Opinion - Where is it `I` more than `AI`
Bringing back the joy of building
AI lowers (has lowered) the cost of getting from zero to a running software prototype to near-zero. Many mid-to-senior teams already know that. The harder part is the second curve: keeping the system reliable as reality around us gets noisy and context diverges.
We can build autonomous loops quickly now. Keeping them correct under change is where total cost shows up. Plus, it’s a lurking feeling for the many that the joy of building or craft has been taken away by AI (rightfully so in many cases), where does one find that sense of joy.
Below are points that tends to get underestimated when “AI” builds:
Infra cost: model tokens, retries, tool-call fanout, queue/broker throughput, storage for traces/state, observability pipelines, network egress, and burst headroom for peak traffic.
Maintenance cost: prompt drift, model/version churn, schema evolution, integration contract changes, policy updates, and regression hardening as edge cases accumulate.
Debugging cost: non-deterministic behavior, partial failures across steps, weak replayability, missing correlation IDs, and long-tail failures that only appear under specific load and data shapes.
Scaling cost: latency budgets across multi-hop flows, concurrency controls, backpressure, idempotency guarantees, rate-limit strategy, and contention on shared dependencies.
Operational cost: on-call handling, runbook quality, incident triage loops, recovery automation, and the ownership tax of “works in dev, flakes in prod.”
Opportunity cost: time spent stabilizing orchestration instead of shipping product leverage tied to measurable outcomes.
None of this means “don’t build with AI.” It means choosing the autonomy level intentionally. Competing contexts that are often better than full autonomy:
Human-in-the-loop workflows for high-impact or low-frequency decisions where correctness matters more than throughput.
Deterministic workflow engines/state machines for compliance-heavy paths where auditability and replay are non-negotiable.
Simple queue-plus-worker pipelines for narrow, well-bounded jobs where complexity overhead of agentic control planes is not justified.
SaaS/off-the-shelf automation for non-differentiated operations where build cost cannot beat buy cost over 12-18 months.
Manual ops with strong tooling for early-stage capabilities where problem definition is still moving faster than architecture should.
A practical rule for I’ve found useful for experienced builders:
Autonomy is worth it when the task is high-volume, low-ambiguity, reversible, and measurable. The gains will compound.
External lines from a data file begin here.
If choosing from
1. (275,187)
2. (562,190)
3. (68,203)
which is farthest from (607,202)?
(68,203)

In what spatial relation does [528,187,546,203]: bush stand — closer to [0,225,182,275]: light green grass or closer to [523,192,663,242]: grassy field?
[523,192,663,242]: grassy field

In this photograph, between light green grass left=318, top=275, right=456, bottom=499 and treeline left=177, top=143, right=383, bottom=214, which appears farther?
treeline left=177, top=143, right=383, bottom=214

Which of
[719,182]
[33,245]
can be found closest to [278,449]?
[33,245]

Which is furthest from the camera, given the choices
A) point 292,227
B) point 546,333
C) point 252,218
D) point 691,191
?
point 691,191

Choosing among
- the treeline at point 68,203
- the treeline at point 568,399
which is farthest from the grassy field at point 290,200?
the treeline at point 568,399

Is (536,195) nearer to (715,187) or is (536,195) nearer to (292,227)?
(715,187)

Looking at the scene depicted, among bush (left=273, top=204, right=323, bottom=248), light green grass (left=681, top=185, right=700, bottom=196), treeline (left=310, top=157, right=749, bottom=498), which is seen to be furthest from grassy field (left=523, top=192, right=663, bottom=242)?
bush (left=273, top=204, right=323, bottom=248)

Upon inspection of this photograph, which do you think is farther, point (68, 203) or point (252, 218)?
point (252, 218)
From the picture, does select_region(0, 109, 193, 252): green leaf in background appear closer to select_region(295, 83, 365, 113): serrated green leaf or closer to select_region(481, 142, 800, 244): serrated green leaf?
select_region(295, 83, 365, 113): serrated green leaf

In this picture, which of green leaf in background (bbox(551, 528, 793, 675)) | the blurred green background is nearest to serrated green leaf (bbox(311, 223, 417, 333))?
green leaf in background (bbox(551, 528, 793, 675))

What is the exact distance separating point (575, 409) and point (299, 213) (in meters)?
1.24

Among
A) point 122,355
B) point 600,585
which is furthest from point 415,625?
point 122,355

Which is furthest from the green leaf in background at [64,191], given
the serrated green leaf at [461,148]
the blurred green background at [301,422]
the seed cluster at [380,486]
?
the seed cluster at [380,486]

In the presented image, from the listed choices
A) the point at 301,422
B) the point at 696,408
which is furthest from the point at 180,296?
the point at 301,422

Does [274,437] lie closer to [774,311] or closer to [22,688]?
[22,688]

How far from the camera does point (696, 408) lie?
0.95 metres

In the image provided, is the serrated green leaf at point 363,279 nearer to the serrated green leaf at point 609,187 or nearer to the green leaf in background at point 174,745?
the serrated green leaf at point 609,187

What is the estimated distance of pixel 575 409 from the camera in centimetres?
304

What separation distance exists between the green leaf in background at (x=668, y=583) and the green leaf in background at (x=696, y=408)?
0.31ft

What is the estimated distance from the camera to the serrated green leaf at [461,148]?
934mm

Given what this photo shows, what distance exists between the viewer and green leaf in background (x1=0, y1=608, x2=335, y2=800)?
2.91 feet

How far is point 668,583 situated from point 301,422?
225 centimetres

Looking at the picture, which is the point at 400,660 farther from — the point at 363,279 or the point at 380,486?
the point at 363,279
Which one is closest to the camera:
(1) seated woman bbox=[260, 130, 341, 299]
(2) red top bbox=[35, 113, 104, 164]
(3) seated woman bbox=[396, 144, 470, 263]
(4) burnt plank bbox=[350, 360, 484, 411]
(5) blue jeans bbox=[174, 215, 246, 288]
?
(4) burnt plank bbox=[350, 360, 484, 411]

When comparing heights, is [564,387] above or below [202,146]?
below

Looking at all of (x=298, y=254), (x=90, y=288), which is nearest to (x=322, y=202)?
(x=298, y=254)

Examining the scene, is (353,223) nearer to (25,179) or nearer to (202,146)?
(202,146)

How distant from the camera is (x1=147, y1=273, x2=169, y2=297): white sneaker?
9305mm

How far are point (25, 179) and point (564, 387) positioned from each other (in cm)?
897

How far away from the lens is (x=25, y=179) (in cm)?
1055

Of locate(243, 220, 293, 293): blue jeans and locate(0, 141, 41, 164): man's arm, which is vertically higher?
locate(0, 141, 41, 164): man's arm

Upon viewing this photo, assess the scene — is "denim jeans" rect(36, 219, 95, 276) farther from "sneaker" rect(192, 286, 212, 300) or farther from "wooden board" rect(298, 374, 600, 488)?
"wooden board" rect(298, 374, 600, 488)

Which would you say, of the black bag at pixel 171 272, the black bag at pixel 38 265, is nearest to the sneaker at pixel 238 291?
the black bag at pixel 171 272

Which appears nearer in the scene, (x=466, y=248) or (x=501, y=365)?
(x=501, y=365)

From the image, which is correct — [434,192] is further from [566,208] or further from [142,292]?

Assistance is better when the task is light/sparse, high-ambiguity, or has large blast radius.
If success criteria cannot be expressed as clear invariants, don’t close the loop yet. It’s simply premature.
Build because it is useful or because it is a deliberate learning bet. Not because it is fun to automate everything that moves. Fun is a valid reason for exploration. It is a weak reason for production/business ownership.
With that context, it may even get easier to discover new paths to the joy of building.